§ SUPPLIED TEXT
The Orchid Ensemble is a Canadian musical ensemble formed in 1997 in Vancouver. It is led by Lan Tung from Taiwan on erhu, with Yu-Chen Wang from Taiwan on guzheng and Jonathan Bernard from Canada on various percussion instruments. Former guzheng players include Haiqiong Deng, Mei Han, Geling Jiang, and Bei Bei He.

The trio combines musical traditions from China and elsewhere, and its repertoire ranges from the traditional and contemporary music of China, world music, new music and creative improvisation.

Active in North America, the ensemble gives close to one hundred performances every year, including music festivals, community concerts, primary and secondary school presentations, and university and college residencies. In the United States, they have performed at the Kennedy Center for the Performing Arts, the Smithsonian Institution, the Detroit Institute of Arts and at Benaroya Hall for the Seattle Symphony Society. Canadian performances included Ottawa's National Arts Centre, Canada Day Celebrations, Harbourfront Centre, Vancouver Jazz, Folk and Vancouver International Children's Festival festivals, National Arts Gallery, National Library of Canada, Ottawa Chamber Music Festival, Jazz Festival, and Folk Festival, Sunfest, Halifax’s JazzEast, and Montreal’s Centre Pierre Péladeau.

The Orchid Ensemble actively commissions new compositions, and its repertoire includes works by Mark Armanini, Dorothy Chang, Moshe Denburg, Janet Danielson, Sutrisno Hartana, Hope Lee, Kenneth Newby, John Oliver, Paul Plimley, Farshid Samandari, John Sharpley, Barry Truax, Matthew Tran-Adams, Lan Tung,  David Vayo, Yawen Wang, Jin Zhang, and Rui Shi Zhuo,. Its unique instrumentation provides composers a new vehicle for expression. By performing contemporary works to Folk and World Music audiences while conversely performing traditional music to a New Music audience, the ensemble breaks down boundaries between musical genres.

§ Items in a dataset
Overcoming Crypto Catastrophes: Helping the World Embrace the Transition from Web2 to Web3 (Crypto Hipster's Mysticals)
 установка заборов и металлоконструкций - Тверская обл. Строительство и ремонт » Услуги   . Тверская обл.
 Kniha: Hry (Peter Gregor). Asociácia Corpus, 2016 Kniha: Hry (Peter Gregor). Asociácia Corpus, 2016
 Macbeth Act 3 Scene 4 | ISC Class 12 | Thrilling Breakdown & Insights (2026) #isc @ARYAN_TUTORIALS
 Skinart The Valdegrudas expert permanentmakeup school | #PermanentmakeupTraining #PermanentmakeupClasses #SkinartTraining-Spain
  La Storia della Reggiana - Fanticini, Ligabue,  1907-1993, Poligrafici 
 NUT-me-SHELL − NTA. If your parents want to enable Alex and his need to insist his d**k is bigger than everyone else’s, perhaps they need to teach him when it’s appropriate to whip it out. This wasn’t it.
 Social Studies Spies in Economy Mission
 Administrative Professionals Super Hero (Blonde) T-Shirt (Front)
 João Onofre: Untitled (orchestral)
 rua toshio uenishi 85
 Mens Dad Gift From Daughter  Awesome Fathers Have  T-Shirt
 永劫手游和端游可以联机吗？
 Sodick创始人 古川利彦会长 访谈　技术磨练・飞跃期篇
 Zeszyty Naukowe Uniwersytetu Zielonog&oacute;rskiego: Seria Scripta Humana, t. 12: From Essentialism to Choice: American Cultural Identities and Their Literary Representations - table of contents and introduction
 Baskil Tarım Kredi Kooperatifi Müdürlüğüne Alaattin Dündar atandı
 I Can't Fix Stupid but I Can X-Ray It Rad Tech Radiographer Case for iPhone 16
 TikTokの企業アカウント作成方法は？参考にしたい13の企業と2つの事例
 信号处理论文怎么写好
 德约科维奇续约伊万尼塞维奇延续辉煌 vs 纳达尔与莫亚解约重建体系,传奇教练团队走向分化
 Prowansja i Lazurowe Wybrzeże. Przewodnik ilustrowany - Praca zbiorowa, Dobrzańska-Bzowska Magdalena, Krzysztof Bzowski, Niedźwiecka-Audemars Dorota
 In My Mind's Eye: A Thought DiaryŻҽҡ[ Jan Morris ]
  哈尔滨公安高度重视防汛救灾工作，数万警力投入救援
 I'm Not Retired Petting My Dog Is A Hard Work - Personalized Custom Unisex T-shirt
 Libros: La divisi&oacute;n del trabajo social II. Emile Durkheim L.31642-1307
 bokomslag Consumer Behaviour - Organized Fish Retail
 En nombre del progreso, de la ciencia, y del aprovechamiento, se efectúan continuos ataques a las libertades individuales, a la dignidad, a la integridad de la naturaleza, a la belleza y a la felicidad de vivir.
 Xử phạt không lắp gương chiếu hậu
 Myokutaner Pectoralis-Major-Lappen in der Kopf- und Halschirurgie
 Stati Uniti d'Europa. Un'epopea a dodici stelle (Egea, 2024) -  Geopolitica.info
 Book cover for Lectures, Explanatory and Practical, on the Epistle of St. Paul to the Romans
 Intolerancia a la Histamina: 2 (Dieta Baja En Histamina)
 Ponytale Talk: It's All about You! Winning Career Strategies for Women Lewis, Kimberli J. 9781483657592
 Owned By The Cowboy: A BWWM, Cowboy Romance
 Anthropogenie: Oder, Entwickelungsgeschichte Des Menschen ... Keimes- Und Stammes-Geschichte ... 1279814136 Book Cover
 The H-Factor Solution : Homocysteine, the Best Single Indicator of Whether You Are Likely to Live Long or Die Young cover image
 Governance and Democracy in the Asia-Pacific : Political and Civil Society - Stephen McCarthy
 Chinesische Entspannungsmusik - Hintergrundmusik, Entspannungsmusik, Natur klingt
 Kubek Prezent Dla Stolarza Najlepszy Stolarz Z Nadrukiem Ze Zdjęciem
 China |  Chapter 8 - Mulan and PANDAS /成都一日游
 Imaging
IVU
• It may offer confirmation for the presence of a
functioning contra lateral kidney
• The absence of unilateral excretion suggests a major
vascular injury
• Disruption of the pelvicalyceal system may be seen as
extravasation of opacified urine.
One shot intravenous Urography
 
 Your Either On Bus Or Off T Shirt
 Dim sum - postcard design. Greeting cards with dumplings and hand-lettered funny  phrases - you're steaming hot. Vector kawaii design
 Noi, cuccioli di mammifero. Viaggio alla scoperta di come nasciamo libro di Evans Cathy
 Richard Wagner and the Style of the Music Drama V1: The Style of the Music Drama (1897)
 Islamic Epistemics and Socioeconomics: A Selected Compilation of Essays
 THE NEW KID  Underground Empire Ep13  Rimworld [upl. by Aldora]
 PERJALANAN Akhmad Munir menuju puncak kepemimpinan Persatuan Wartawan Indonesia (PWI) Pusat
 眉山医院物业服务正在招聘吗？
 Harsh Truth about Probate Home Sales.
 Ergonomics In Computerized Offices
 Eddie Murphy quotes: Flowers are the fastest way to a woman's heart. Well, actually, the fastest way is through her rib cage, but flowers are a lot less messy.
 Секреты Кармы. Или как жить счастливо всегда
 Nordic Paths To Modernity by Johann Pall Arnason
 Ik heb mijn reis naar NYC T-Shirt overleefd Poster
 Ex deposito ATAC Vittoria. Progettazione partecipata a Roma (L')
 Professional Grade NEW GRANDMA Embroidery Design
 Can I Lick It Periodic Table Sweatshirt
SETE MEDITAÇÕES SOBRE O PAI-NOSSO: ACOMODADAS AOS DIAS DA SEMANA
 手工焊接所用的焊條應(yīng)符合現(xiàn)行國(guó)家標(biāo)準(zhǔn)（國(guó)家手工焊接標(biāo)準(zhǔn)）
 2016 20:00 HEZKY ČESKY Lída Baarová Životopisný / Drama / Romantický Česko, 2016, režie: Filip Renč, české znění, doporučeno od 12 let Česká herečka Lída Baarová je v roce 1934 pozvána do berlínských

§ TASK 1
Decide whether each statement agrees with the passage on the Orchid Ensemble: (a) the ensemble was formed in Vancouver in 1997; (b) Jonathan Bernard plays the guzheng; (c) the ensemble gives about fifty performances a year. For each, answer yes or no and quote the words of the passage that decide it.
§ TASK 2
Reproduce word for word the part of the passage on the Orchid Ensemble starting with "The Orchid Ensemble is" and going on through "and creative improvisation.".

§ WRITTEN REPLY 1
(a) Yes: "formed in 1997 in Vancouver."
(b) No: "Jonathan Bernard from Canada on various percussion instruments."
(c) No: "the ensemble gives close to one hundred performances every year."

§ WRITTEN REPLY 2
The Orchid Ensemble is a Canadian musical ensemble formed in 1997 in Vancouver. It is led by Lan Tung from Taiwan on erhu, with Yu-Chen Wang from Taiwan on guzheng and Jonathan Bernard from Canada on various percussion instruments. Former guzheng players include Haiqiong Deng, Mei Han, Geling Jiang, and Bei Bei He.

The trio combines musical traditions from China and elsewhere, and its repertoire ranges from the traditional and contemporary music of China, world music, new music and creative improvisation.